Consigne a — Reproduisez à l'identique toutes les lignes des enregistrements de raisonnement spatial, en omettant les images.

Texte à lire —
La rencontre interreligieuse, qui s’est déroulée à Ur en Chaldée en présence du pape François durant son voyage en Irak (5-8 mars 2021), a donné l’occasion à de nombreux commentateurs d’évoquer « la paternité commune d’Abraham pour les juifs, les chrétiens et les musulmans ».

            Cette approche mérite une clarification. Elle nous est suggérée par Rémi Brague : « En nommant “les trois religions d’Abraham”, on croit s’engager sur un terrain d’entente en invoquant un ancêtre commun. En réalité, on met plutôt le doigt sur une pomme de discorde […]. Ce n’est pas parce que les noms sont identiques que les personnages le sont […]. Or, ce que racontent les livres saints des trois religions au sujet de ces personnages n’est pas uniforme, loin de là » (Du Dieu des chrétiens. Et d’un ou deux autres, Flammarion, 2008, p. 26-28).

[en haut] Ruines d’Ur, en Chaldée, lieu d’origine d’Abraham selon la tradition biblique ; [à gauche] le Mont Moriah à Jérusalem (Esplanade des Mosquées), lieu du sacrifice d’Abraham selon la tradition biblique et lieu du Temple (dont il reste le mur de soutènement occidental ou « mur des lamentations », au premier plan) ; [au milieu] la Kaaba à La Mecque, dont le prototype a été construit par Abraham et Ismaël selon la tradition musulmane (« Station d’Abraham » au premier plan) ; [à droite] la Station d’Abraham à La Mecque : clocheton protégeant l’empreinte des pieds d’Abraham, selon la tradition musulmane (photos Wikimedia Commons)

Les fidèles du judaïsme et du christianisme sont bien les héritiers communs du Patriarche mésopotamien puisqu’ils ont en partage toute l’histoire biblique. L’islam ne se référant pas à la Bible mais au Coran, il convient d’examiner comment Abraham (Ibrahîm en arabe) y est présenté. Le livre saint des musulmans lui donne une très grande importance. Il est question de lui dans 245 versets contenus dans 25 sourates, dont l’une, la quatorzième, a pour titre Ibrahîm, nom qui est cité 69 fois dans l’ensemble du Coran. Les références à Abraham sont dispersées un peu partout, avec des répétitions fréquentes. Certains passages ressemblent étrangement à l’Ancien Testament, notamment au livre de la Genèse, tandis que d’autres lui sont totalement étrangers. En fait, dans le Coran, selon la lecture traditionnelle islamique que nous présenterons dans ce texte, tout oriente Abraham vers Mahomet et le monothéisme islamique.

Dis : “Allah est véridique, suivez la religion d’Abraham, un vrai croyant (hanîf), qui n’était pas au nombre des polythéistes” (3, 95). Cf. aussi 16, 120.123 ; 22, 78, etc.).

ABRAHAM, PROPHÈTE MUSULMAN ?

Alors que, dans la Bible, Abraham inaugure l’histoire du salut, pour l’islam, il représente un état de religion antérieur à la Loi de Moïse et à la venue de Jésus. Le Coran ne classe pas Abraham parmi les patriarches mais le situe dans une lignée prophétique qui commence avec Adam, ce dernier professant la « religion primordiale » (le monothéisme islamique) qu’Allah a inscrite dans sa nature, qui est celle de tous les êtres humains et à laquelle Abraham s’est rallié après avoir partagé l’idolâtrie de son peuple.

Enregistrements de raisonnement spatial:
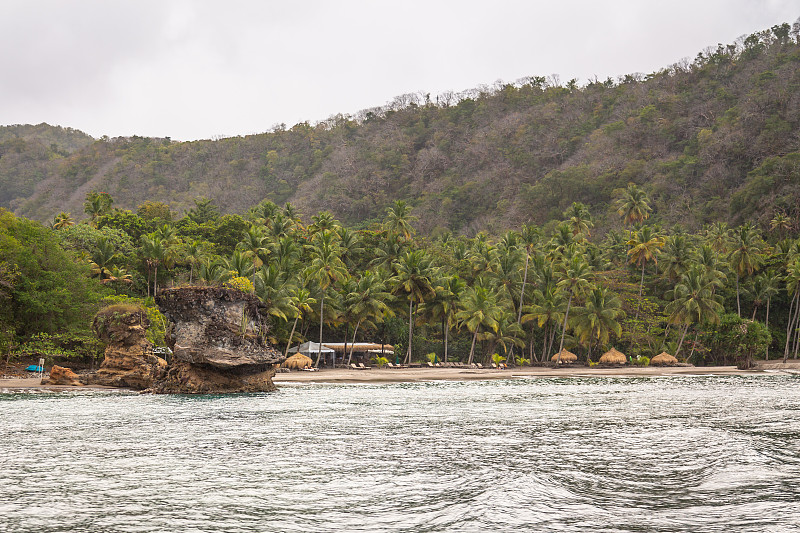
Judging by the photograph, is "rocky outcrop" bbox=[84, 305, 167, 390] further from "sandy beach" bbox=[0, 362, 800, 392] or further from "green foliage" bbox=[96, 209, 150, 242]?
"green foliage" bbox=[96, 209, 150, 242]

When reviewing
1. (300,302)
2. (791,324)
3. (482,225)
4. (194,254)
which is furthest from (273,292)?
(482,225)

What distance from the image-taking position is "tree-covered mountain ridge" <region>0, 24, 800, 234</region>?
99.7 m

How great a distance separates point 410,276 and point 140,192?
3966 inches

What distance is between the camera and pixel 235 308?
34062mm

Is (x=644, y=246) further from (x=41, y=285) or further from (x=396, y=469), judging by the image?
(x=396, y=469)

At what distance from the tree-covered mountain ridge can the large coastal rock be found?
7476cm

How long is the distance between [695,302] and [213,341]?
4930 cm

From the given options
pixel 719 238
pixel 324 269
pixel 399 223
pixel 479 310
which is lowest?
pixel 479 310

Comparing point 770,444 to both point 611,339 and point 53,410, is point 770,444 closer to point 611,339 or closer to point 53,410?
point 53,410

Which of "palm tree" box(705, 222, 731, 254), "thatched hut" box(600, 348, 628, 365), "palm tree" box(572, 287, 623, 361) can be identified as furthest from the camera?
"palm tree" box(705, 222, 731, 254)

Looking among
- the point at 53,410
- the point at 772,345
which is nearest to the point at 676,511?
the point at 53,410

Consigne b — D'après le texte sur Abraham, dans combien de versets du Coran est-il question de lui ?

Réponse complète a —
Judging by the photograph, is "rocky outcrop" bbox=[84, 305, 167, 390] further from "sandy beach" bbox=[0, 362, 800, 392] or further from "green foliage" bbox=[96, 209, 150, 242]?
"green foliage" bbox=[96, 209, 150, 242]

When reviewing
1. (300,302)
2. (791,324)
3. (482,225)
4. (194,254)
which is furthest from (273,292)?
(482,225)

What distance from the image-taking position is "tree-covered mountain ridge" <region>0, 24, 800, 234</region>?
99.7 m

How great a distance separates point 410,276 and point 140,192?
3966 inches

What distance is between the camera and pixel 235 308?
34062mm

Is (x=644, y=246) further from (x=41, y=285) or further from (x=396, y=469), judging by the image?
(x=396, y=469)

At what distance from the tree-covered mountain ridge can the large coastal rock be found?
7476cm

How long is the distance between [695,302] and [213,341]?
4930 cm

From the given options
pixel 719 238
pixel 324 269
pixel 399 223
pixel 479 310
which is lowest?
pixel 479 310

Comparing point 770,444 to both point 611,339 and point 53,410, is point 770,444 closer to point 611,339 or closer to point 53,410?
point 53,410

Which of "palm tree" box(705, 222, 731, 254), "thatched hut" box(600, 348, 628, 365), "palm tree" box(572, 287, 623, 361) can be identified as furthest from the camera?
"palm tree" box(705, 222, 731, 254)

Looking among
- the point at 53,410
- the point at 772,345
which is nearest to the point at 676,511?
the point at 53,410

Réponse complète b — Dans 245 versets, contenus dans 25 sourates.